Brief: Begin at the line of the listing that contains "Of point (72, 351)" and stop after the final line of the listing. Reproduce only those lines, substituting "choices" for "alternatives" and leaving everything else unchanged.

(Listing of scene-based questions)
★ ★ ★ ★

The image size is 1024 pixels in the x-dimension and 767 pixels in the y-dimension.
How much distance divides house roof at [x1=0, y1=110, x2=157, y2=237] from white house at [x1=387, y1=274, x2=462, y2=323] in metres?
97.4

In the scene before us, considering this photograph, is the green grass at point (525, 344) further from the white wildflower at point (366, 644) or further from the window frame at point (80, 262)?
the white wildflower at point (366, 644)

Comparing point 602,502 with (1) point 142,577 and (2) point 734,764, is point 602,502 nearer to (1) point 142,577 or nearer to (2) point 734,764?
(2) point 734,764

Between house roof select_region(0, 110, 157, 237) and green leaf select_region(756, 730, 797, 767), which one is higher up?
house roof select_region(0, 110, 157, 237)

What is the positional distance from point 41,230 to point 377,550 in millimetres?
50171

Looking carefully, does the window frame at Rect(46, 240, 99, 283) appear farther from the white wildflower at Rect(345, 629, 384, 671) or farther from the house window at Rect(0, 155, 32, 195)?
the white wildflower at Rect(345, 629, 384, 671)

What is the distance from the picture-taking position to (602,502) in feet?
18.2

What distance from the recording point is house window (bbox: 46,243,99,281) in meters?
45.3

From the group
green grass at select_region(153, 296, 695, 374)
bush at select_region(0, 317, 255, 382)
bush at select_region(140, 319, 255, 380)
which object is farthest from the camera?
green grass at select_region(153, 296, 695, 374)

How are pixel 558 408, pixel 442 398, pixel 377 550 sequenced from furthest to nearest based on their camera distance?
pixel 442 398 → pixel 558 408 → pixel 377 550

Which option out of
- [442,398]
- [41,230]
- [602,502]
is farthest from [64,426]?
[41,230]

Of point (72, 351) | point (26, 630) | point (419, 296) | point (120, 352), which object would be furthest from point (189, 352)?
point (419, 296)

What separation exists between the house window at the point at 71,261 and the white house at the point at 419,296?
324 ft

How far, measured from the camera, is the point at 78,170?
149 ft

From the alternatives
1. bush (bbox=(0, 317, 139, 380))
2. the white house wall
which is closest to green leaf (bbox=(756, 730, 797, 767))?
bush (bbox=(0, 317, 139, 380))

★ ★ ★ ★

Output below:
Of point (72, 351) | point (26, 630) | point (419, 296) | point (120, 352), which object would be furthest from point (189, 352)?
point (419, 296)

What separation exists between the house window at the point at 71,261 and the white house at the point at 419,296?
324 ft

How far, measured from the camera, is the point at 78,170?
149 ft

From the choices
1. bush (bbox=(0, 317, 139, 380))
2. the white house wall
which is closest to green leaf (bbox=(756, 730, 797, 767))?
bush (bbox=(0, 317, 139, 380))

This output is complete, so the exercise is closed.